Recently, I was asked to shoot a friend’s wedding. Though I don’t shoot for a living, I can relate to the preasure thrust upon wedding photographers every weekend. You’re dealing with alot of factors, many out of your control. You’ve got the nervous bride, the insane mother, the overbearing father, and the Nazi wedding coordinator. Not to mention wind, rain, bad light, too much light, glare, churches that don’t want flashes, and the potential for camera equipment failure. That’s alot of stuff, so what you do not need is Uncle Harry with his new 10 million mega-pixel Best Buy Special of the week digital camera getting in the way. This is why we have formal wedding photos with everyone looking in different directions. It’s clowns like Uncle Harry getting in the way that makes the job difficult. I say leave the photography to the people that are hired, or in my case drafted, into the job.

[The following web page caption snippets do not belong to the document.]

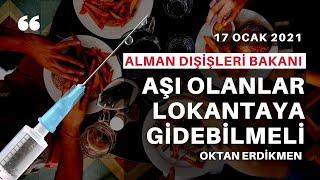 Almanya'da aşı olanlara ayrıcalık tartışması - 17 Ocak 2021 Oktan Erdikmen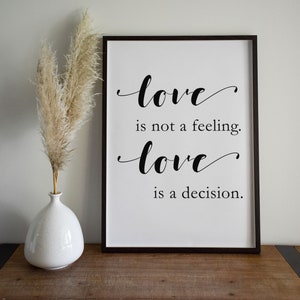 Love is Not A Feeling / Instant Download Print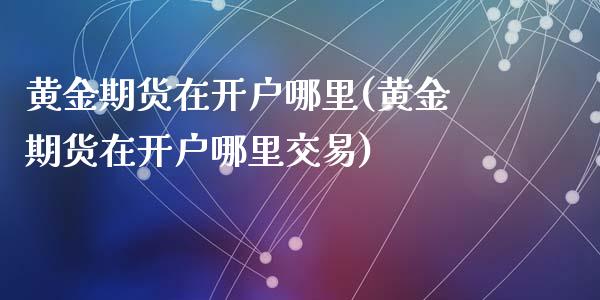 黄金期货在开户哪里(黄金期货在开户哪里交易)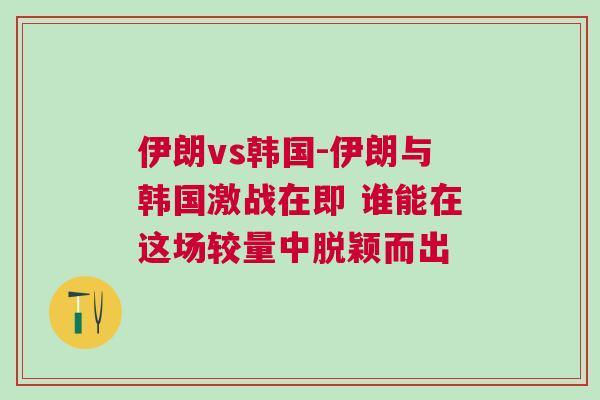 伊朗vs韩国-伊朗与韩国激战在即 谁能在这场较量中脱颖而出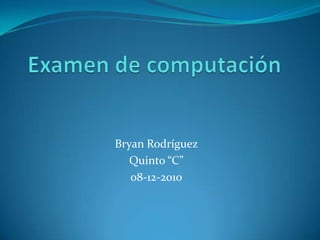 Examen de computación Bryan Rodríguez  Quinto “C” 08-12-2010 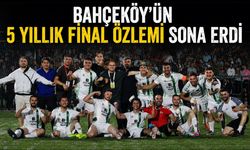 BAHÇEKÖY’ÜN 5 YILLIK FİNAL ÖZLEMİ SONA ERDİ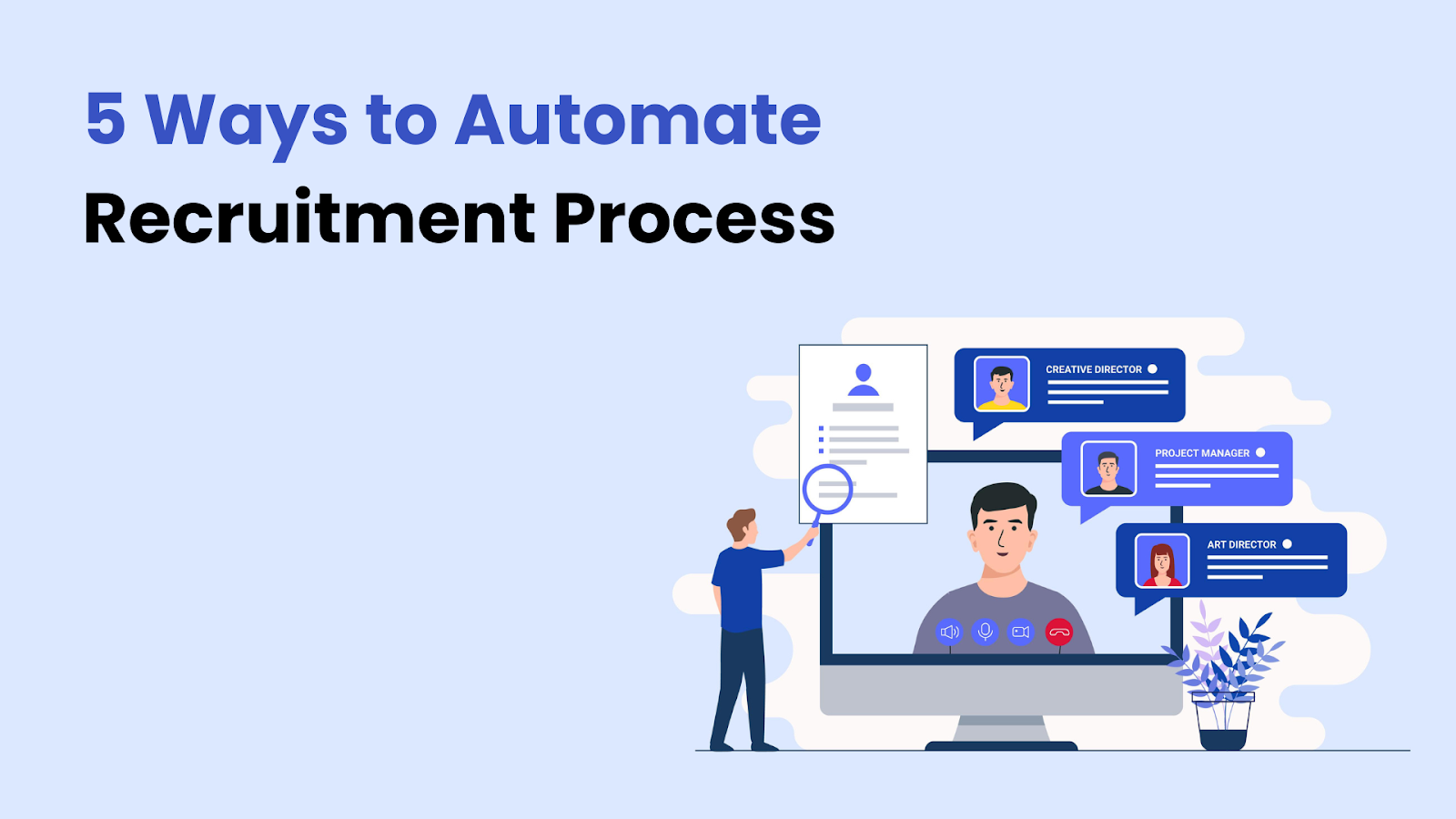 5 Ways to Automate Your Recruitment Process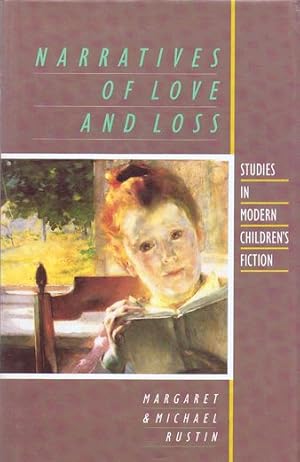 Imagen del vendedor de NARRATIVES OF LOVE AND LOSS: Studies in Modern Children's Fiction a la venta por Kay Craddock - Antiquarian Bookseller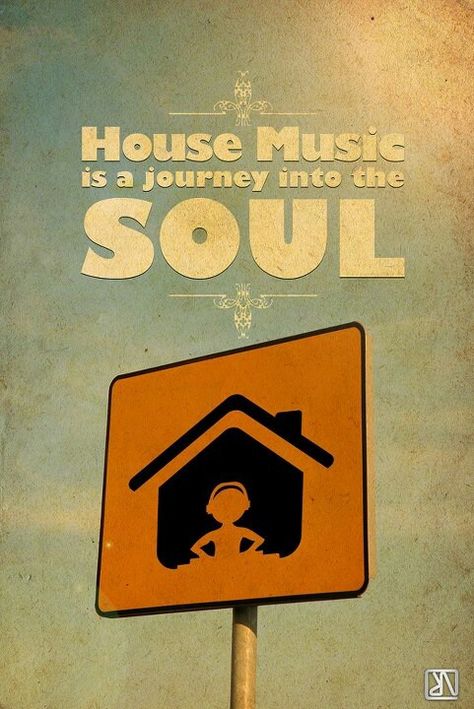 House Music is a journey into the soul Music Witch, House Music Quotes, 90s House Music, Beach House Music, House Music Festival, Tropical House Music, Music Outfits, Tattoo House, Electro House Music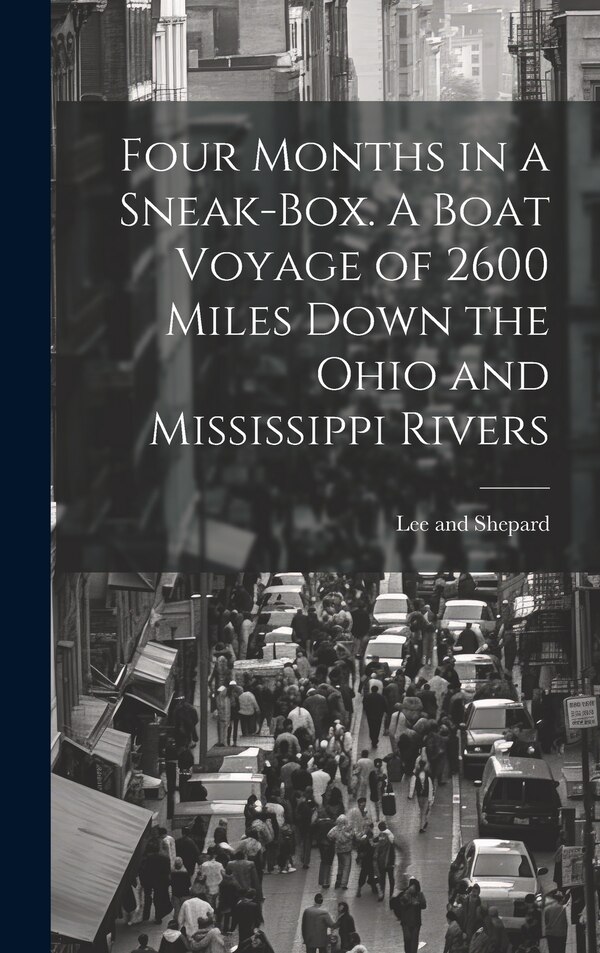 Four Months in a Sneak-Box. A Boat Voyage of 2600 Miles Down the Ohio and Mississippi Rivers by Lee and Shepard, Hardcover | Indigo Chapters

And please don’t talk to me while I’m working. Don’t ask me about my zoom, or my focus, or anything about pixels. I don’t know you. I don’t want to know you. I’m a hired gun, here on a mission to get “the shot,” the kiss, the moment of truth. Would you distract an artist painting on the streets of Paris?
So on behalf of all the hard working real wedding photographers everywhere, I have a message for the bride and groom to be: Tell Uncle Harry to “Leave Your Camera At Home.”